--- What you will do ---
Please copy the data word for word, from the line containing "From the image's perspective, how" through the line containing "Result: 13.5", including both of those lines. Leave out everything else.
+++ Data for processing
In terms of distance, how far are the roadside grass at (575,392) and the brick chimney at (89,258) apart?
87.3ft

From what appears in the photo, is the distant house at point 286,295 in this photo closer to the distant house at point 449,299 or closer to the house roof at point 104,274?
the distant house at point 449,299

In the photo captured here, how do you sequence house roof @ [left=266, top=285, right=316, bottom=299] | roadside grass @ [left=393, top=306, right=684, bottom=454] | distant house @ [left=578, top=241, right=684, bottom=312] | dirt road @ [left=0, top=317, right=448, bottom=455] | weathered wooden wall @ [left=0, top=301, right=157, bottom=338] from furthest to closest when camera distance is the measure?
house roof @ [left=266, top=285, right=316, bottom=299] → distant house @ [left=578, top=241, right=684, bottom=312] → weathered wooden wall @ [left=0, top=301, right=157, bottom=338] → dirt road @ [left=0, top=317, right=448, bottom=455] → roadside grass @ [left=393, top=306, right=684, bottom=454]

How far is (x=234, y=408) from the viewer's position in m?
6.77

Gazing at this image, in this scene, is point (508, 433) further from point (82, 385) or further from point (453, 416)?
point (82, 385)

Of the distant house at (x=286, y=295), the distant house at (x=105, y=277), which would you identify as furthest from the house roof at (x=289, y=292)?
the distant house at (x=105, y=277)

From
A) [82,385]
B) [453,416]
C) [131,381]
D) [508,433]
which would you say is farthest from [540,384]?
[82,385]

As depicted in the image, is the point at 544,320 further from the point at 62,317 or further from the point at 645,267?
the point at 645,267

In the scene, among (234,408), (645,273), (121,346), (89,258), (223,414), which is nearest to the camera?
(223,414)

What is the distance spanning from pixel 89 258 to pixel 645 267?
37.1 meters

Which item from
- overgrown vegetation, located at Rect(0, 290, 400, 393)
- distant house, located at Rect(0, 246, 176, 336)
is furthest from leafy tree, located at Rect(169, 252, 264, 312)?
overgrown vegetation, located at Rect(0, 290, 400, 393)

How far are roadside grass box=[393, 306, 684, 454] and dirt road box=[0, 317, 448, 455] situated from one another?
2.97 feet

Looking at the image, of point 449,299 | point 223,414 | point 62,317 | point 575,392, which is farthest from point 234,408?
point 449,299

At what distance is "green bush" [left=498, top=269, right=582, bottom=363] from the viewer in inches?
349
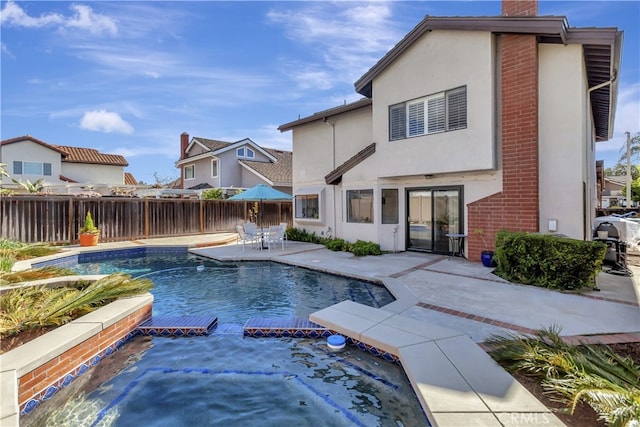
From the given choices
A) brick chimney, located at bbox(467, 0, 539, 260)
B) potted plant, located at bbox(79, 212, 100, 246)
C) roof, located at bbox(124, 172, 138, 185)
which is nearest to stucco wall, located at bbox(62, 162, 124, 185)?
roof, located at bbox(124, 172, 138, 185)

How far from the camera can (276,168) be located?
28.1 metres

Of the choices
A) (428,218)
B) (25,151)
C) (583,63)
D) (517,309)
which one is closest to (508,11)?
(583,63)

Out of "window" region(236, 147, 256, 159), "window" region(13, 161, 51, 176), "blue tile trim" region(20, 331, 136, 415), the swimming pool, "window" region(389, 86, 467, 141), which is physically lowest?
the swimming pool

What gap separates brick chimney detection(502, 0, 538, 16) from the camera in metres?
9.47

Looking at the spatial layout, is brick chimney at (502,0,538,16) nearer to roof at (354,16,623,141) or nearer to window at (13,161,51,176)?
roof at (354,16,623,141)

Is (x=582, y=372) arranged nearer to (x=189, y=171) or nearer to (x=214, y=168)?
(x=214, y=168)

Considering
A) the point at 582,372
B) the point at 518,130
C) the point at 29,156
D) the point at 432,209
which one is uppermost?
the point at 29,156

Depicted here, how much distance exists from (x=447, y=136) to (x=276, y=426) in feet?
31.3

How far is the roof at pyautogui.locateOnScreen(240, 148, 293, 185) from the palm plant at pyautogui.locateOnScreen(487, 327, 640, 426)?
22.6 meters

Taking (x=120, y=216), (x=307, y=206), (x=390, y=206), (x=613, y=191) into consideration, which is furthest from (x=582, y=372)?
(x=613, y=191)

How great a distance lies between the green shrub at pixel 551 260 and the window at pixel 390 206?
473 cm

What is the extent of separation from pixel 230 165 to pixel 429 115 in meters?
20.4

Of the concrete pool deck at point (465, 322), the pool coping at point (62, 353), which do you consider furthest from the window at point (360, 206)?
the pool coping at point (62, 353)

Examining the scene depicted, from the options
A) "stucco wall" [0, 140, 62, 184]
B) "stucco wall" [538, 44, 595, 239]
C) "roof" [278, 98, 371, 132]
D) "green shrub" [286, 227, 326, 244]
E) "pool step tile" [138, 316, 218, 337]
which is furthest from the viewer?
"stucco wall" [0, 140, 62, 184]
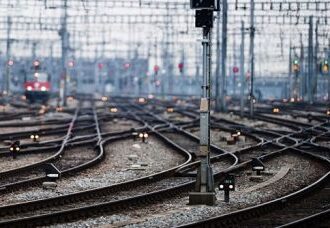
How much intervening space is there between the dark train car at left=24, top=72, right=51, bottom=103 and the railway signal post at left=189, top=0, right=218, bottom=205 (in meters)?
52.4

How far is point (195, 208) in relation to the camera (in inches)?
513

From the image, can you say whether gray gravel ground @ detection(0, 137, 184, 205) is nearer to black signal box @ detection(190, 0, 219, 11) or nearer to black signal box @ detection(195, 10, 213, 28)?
black signal box @ detection(195, 10, 213, 28)

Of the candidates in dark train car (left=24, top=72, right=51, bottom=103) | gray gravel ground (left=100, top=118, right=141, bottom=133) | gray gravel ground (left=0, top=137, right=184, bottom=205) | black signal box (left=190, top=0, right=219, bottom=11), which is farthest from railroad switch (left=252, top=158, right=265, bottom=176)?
dark train car (left=24, top=72, right=51, bottom=103)

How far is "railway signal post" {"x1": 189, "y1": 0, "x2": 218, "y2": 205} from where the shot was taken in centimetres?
1342

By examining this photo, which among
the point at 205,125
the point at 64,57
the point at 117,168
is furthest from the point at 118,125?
the point at 205,125

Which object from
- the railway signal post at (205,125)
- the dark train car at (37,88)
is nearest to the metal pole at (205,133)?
the railway signal post at (205,125)

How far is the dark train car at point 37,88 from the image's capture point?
65062mm

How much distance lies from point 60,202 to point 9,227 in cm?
273

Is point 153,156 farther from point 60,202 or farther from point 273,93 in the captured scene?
point 273,93

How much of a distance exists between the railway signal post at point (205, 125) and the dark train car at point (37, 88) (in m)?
52.4

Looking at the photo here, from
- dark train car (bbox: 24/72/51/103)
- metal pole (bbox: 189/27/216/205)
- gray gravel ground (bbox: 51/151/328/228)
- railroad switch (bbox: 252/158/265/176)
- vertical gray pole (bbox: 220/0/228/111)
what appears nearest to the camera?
gray gravel ground (bbox: 51/151/328/228)

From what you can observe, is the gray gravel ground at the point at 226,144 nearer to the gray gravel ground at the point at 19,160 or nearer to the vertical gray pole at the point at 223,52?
the gray gravel ground at the point at 19,160

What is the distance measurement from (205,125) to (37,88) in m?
52.8

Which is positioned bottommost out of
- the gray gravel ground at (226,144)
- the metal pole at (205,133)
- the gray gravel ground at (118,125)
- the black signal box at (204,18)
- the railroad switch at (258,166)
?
the gray gravel ground at (118,125)
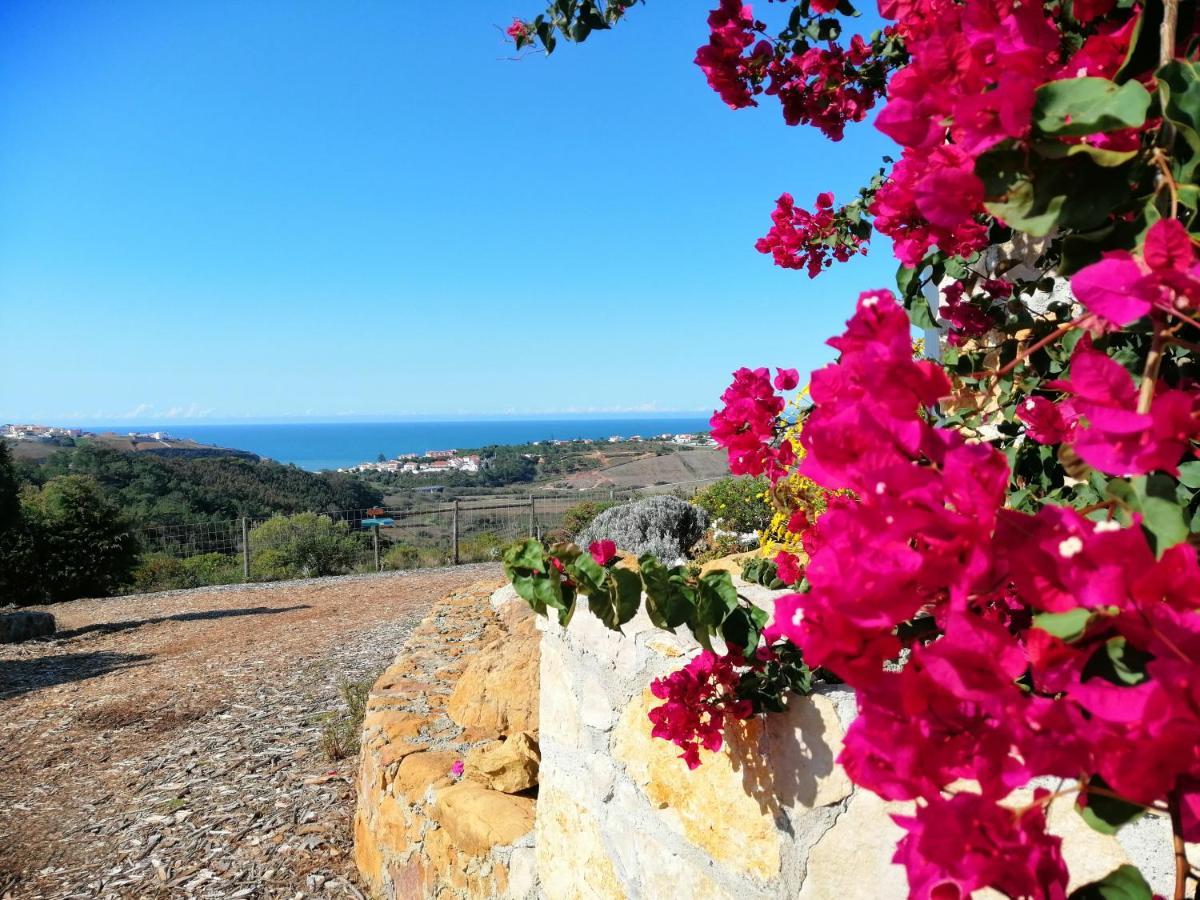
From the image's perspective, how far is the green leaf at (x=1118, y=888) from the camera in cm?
61

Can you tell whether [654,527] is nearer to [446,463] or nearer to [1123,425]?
[1123,425]

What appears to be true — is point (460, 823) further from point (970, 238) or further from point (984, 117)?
point (984, 117)

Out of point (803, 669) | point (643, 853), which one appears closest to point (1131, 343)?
point (803, 669)

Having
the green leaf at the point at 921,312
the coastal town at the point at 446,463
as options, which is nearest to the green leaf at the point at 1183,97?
the green leaf at the point at 921,312

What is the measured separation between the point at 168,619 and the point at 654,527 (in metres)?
5.09

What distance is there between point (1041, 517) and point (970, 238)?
0.82m

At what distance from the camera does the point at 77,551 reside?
10633 millimetres

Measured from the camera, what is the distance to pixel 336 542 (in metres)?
Result: 13.5

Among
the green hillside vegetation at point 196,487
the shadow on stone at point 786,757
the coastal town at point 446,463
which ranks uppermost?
the shadow on stone at point 786,757

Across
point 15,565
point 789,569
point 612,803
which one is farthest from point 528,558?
point 15,565

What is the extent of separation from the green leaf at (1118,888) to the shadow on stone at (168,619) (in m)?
8.53

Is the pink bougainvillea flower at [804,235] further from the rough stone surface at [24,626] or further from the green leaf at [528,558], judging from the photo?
the rough stone surface at [24,626]

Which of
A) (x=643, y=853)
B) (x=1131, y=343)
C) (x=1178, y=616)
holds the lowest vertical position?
(x=643, y=853)

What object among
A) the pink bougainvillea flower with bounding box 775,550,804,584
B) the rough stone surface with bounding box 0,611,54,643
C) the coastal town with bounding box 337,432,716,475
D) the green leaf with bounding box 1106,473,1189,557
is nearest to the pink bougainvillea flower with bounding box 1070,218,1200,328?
the green leaf with bounding box 1106,473,1189,557
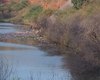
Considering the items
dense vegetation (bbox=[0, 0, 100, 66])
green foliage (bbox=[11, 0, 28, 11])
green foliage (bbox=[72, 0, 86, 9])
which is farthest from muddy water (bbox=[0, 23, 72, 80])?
green foliage (bbox=[11, 0, 28, 11])

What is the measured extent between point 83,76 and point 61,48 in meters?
15.0

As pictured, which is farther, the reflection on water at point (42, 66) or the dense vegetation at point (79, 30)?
the dense vegetation at point (79, 30)

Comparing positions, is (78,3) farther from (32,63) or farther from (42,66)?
(42,66)

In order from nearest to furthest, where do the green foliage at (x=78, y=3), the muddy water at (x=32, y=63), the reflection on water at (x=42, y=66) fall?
1. the muddy water at (x=32, y=63)
2. the reflection on water at (x=42, y=66)
3. the green foliage at (x=78, y=3)

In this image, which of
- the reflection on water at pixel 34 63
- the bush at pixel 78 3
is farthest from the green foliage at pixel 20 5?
the reflection on water at pixel 34 63

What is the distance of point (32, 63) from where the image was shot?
33.4 metres

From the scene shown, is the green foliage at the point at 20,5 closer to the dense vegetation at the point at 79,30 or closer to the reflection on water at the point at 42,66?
the dense vegetation at the point at 79,30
++++++
--- Final result ---
From the image's perspective, how far is the green leaf at (x=1118, y=888) from the camera in cm?
61

Can you tell whether [654,527] is nearer to [446,463] or nearer to [1123,425]?
[1123,425]

What appears to be true — is point (460, 823) further from point (970, 238) or further from point (984, 117)?
point (984, 117)

Out of point (803, 669) | point (643, 853), which one appears closest to point (1131, 343)?
point (803, 669)

Having
the green leaf at the point at 921,312
the coastal town at the point at 446,463
as options, which is nearest to the green leaf at the point at 1183,97?
the green leaf at the point at 921,312

What is the measured separation between the point at 168,619 and the point at 654,527 (in metres)?
5.09

What distance is there between point (1041, 517) and point (970, 238)?
0.82m

At what distance from the camera does the point at 77,551 reside?
10633 millimetres

Measured from the camera, what is the distance to pixel 336 542 (in metres)?
Result: 13.5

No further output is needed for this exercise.